WHAT IS ASKED ▸ Copy the listing below line for line, keeping every character and coordinate unchanged.

begin ENTRIES PROVIDED

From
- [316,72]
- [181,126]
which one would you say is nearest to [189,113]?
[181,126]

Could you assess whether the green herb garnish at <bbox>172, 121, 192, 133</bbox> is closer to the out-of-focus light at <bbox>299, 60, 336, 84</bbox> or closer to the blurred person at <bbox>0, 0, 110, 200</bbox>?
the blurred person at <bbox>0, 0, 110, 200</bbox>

end ENTRIES PROVIDED

WRITTEN SOLUTION ▸
From
- [316,72]
- [181,126]
which one would you say is nearest to [189,113]?
[181,126]

Could you assess whether the green herb garnish at <bbox>172, 121, 192, 133</bbox> is closer to the out-of-focus light at <bbox>299, 60, 336, 84</bbox> or closer to the blurred person at <bbox>0, 0, 110, 200</bbox>?
the blurred person at <bbox>0, 0, 110, 200</bbox>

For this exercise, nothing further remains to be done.